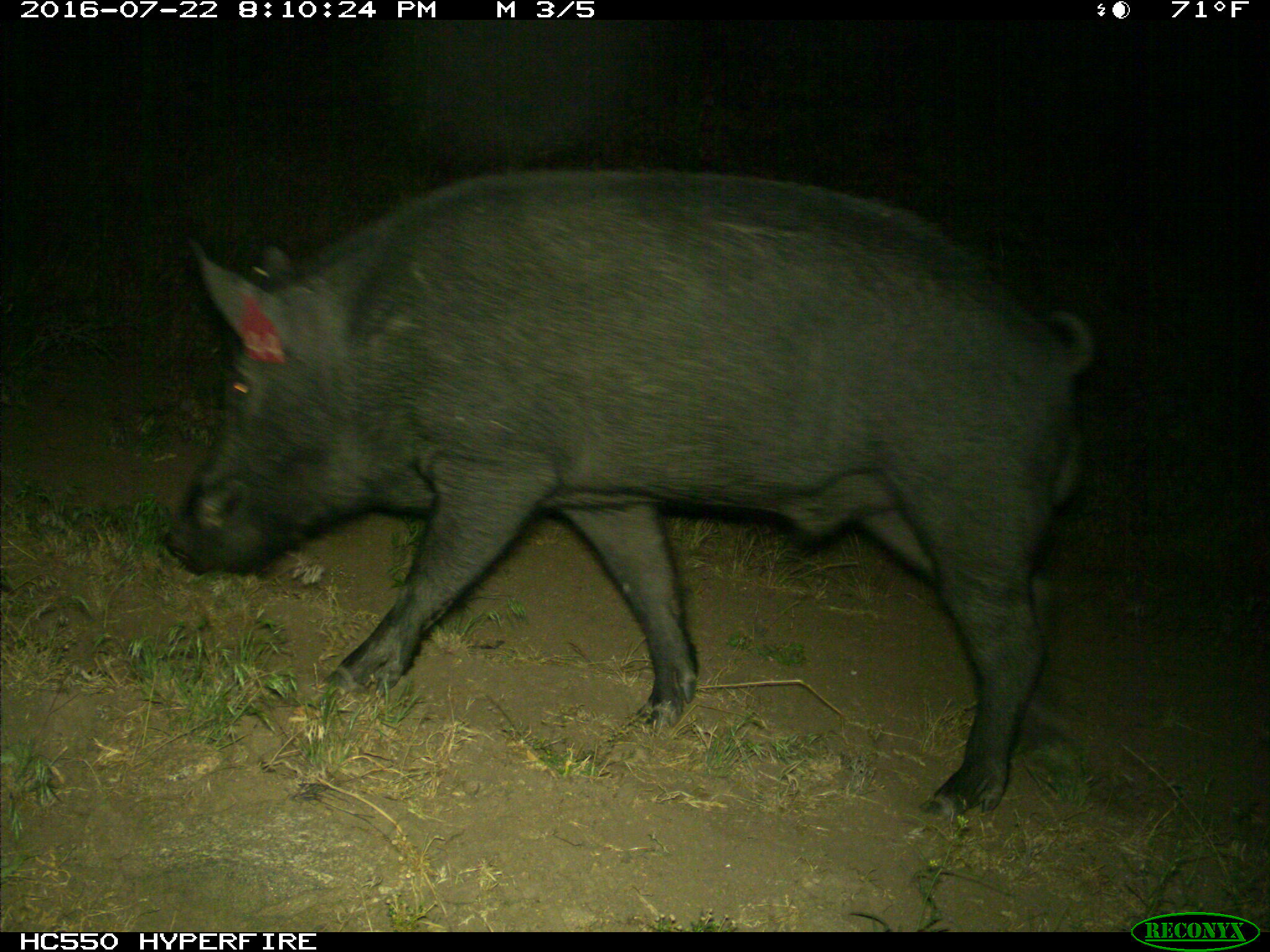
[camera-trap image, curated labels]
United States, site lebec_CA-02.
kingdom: Animalia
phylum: Chordata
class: Mammalia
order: Artiodactyla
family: Suidae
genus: Sus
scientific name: Sus scrofa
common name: wild boar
Sus scrofa (wild boar).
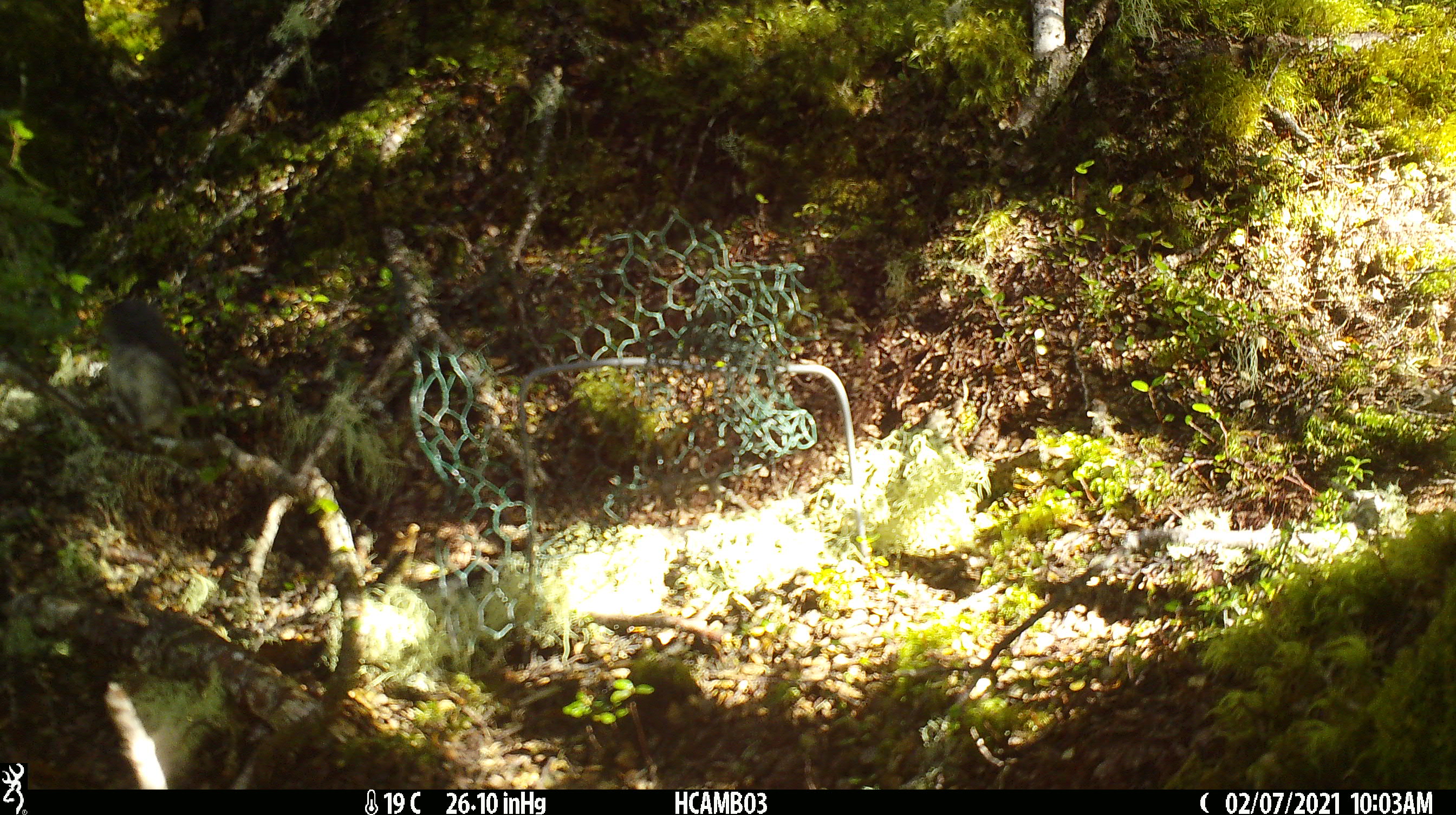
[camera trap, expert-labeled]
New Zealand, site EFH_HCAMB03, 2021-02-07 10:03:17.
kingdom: Animalia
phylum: Chordata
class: Aves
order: Passeriformes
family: Petroicidae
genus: Petroica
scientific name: Petroica macrocephala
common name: tomtit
Tomtit (Petroica macrocephala).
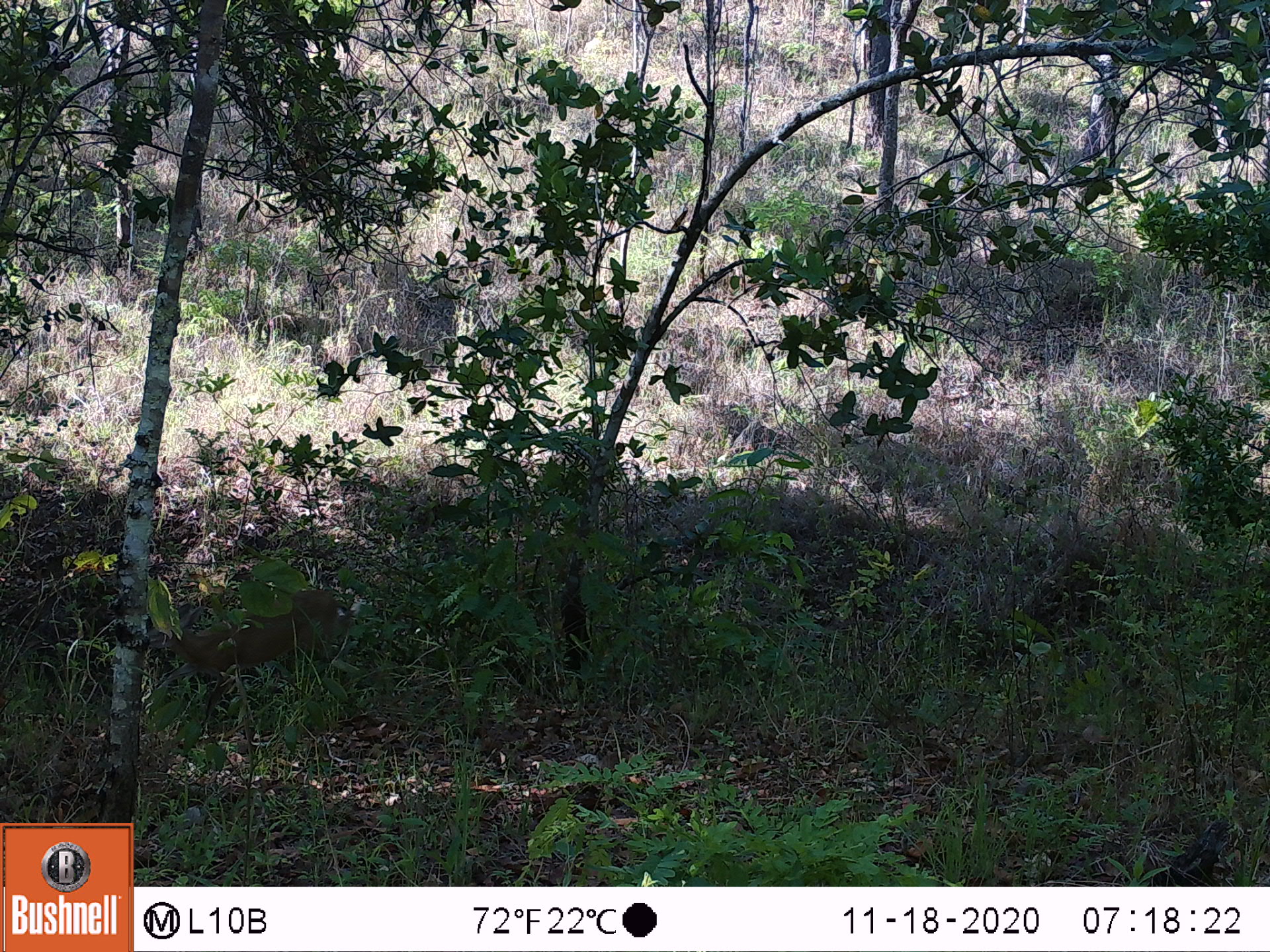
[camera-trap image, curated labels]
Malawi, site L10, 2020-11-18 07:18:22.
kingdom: Animalia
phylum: Chordata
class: Mammalia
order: Artiodactyla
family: Bovidae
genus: Sylvicapra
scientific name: Sylvicapra grimmia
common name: common duiker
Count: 1.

---*---

* WHAT YOU ARE ASKED TO DO *
The material above must be reproduced line for line, with the images omitted.

* ANSWER TO THIS PROBLEM *
[camera-trap image, curated labels]
United States, site lebec_CA-02.
kingdom: Animalia
phylum: Chordata
class: Mammalia
order: Artiodactyla
family: Suidae
genus: Sus
scientific name: Sus scrofa
common name: wild boar
Sus scrofa (wild boar).
[camera trap, expert-labeled]
New Zealand, site EFH_HCAMB03, 2021-02-07 10:03:17.
kingdom: Animalia
phylum: Chordata
class: Aves
order: Passeriformes
family: Petroicidae
genus: Petroica
scientific name: Petroica macrocephala
common name: tomtit
Tomtit (Petroica macrocephala).
[camera-trap image, curated labels]
Malawi, site L10, 2020-11-18 07:18:22.
kingdom: Animalia
phylum: Chordata
class: Mammalia
order: Artiodactyla
family: Bovidae
genus: Sylvicapra
scientific name: Sylvicapra grimmia
common name: common duiker
Count: 1.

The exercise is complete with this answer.